Sunday 22 January 2023

Hptm. Herbert Treppe 13.(Zerstörer)/JG 5


Born in Sprottau (now a town in western Poland) on January 30, 1914, Herbert Treppe studied at Breslau university, joining the Marineschule Mürvik in April 1935 where he learned to fly. He studied at the Luftkriegsschule Gatow 1935-36 (note two 's') and received his A/B licences at Celle in September 1936. His 'Lehrlingszeit' concluded with five months blind-flying at the Blindflugschule Wesendorf and subsequently he became an instructor in Brandis. Determined to join a front unit he was posted to KG 26 late in 1940 and according to one source flew in the 'Luftschlacht um England' (Battle of Britain). He flew both day-and-night sorties against land and shipping targets in England and Scotland. On one occasion he succesfully belly-landed his badly shot-up Heinkel He 111 with four wounded crew members in Beauvais after surviving a night-fighter attack.  On February 21, 1941 he was forced to ditch in the North Sea/Skagerrack and spent five hours in a dinghy in temperatures well below freezing before being found. He did not return to flying duties until October that year. After a spell as Ic to the Fliegerführer Nord he flew combat against England, Murmansk and in support of the German army in the Far North. He was appointed Staffelkapitän of 13.(Zerstörer)/JG 5 on June 1, 1943. He wrote an account of one of his first sorties leading the Staffel that summer, claiming two Bostons downed for a 'Doublette' -  as he put it, ".. not bad for a new boy". There are apparently no corresponding Boston losses in Soviet records.

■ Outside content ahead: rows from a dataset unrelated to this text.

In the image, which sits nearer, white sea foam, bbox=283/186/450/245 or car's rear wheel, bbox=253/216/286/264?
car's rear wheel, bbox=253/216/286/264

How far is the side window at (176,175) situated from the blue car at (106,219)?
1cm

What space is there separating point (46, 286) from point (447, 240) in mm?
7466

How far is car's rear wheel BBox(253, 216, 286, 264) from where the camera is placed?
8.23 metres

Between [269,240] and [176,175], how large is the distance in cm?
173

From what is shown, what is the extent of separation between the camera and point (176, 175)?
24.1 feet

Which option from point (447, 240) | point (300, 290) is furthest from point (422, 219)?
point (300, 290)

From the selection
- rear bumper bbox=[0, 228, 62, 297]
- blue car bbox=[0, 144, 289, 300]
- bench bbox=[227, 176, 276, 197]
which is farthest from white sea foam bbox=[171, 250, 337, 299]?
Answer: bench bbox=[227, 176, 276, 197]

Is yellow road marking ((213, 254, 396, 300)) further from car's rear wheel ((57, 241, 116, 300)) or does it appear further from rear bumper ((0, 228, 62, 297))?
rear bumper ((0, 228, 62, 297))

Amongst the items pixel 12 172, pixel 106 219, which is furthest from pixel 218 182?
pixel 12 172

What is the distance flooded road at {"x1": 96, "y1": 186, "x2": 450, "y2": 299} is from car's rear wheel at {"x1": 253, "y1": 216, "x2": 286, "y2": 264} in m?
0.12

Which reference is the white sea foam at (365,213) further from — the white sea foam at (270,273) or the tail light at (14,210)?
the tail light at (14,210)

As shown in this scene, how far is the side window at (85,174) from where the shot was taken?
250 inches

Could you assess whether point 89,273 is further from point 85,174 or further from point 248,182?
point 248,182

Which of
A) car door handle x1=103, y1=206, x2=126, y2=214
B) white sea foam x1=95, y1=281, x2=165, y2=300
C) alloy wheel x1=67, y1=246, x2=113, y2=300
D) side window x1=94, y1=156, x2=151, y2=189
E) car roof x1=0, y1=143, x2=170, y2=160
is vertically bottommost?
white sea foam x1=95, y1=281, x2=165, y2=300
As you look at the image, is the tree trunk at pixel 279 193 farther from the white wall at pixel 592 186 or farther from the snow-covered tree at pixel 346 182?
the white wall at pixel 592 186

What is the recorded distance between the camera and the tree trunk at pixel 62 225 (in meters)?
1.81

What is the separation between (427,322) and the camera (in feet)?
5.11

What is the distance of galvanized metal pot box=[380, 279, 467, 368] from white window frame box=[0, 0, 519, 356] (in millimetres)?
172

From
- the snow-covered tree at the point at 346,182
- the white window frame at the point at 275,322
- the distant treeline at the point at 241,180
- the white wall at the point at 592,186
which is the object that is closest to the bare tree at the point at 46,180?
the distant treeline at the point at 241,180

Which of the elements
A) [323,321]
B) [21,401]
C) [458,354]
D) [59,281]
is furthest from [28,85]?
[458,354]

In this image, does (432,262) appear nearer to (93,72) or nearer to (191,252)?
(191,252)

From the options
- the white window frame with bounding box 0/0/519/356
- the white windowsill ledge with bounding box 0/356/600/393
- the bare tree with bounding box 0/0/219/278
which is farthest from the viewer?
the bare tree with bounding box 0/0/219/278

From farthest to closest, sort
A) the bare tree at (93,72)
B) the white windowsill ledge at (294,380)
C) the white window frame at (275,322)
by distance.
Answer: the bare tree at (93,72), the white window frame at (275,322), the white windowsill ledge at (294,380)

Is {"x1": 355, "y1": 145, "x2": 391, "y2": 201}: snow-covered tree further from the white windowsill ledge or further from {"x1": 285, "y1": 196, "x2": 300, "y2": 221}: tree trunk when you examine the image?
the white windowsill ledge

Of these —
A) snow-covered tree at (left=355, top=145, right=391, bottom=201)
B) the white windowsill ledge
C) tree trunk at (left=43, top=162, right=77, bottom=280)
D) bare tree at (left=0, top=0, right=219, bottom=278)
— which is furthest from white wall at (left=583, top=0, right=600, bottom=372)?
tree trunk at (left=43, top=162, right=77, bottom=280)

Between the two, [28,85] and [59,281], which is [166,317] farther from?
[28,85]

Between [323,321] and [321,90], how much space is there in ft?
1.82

13.(Z)/JG 5 re-equipped with the Bf 110 G early in 1943. Treppe flew Messerschmitt Bf 110 G-2  "1B+AX" (W. Nr. 120 037) out of Kirkenes during autumn 1943 as illustrated here by Kjetil Åkra in Eduard-Info 2015. 

The Zerstörer Staffel was re-named 10./ZG 26 in July 1944. Later in the year Treppe was named as Gruppenkommandeur of IV./ZG 26 (formed during the summer of 1944) and claimed an RAF Coastal Command Liberator on 28 September 1944 timed at 1245 hrs at only 5 metres altitude (over the sea). 

IV./ZG 26 became the new II./JG 5 in February 1945 with Treppe as Kommandeur. As related by Jan Bobek in Eduard-Info 2015-10 the newly reformed II. Gruppe was built up from elements of 9., 12., and 16./JG 5, and partly from the Stab IV./ZG 26 and 10./ZG 26. Interestingly the Messerschmitt Bf 110 Gs from the defunct Zerstörerstaffel were divided amongst the three Gruppen of JG 5 with single-engined fighters and were flown up to the end of the war. 

While the 'Luftwaffe Officer career summaries' page indicates that Treppe passed away in 1984, Jägerblatt published a 75th birthday profile in the December 1989 issue. At this time Treppe was 'Vorsitzender' of the 'Traditionsverband JG 5'.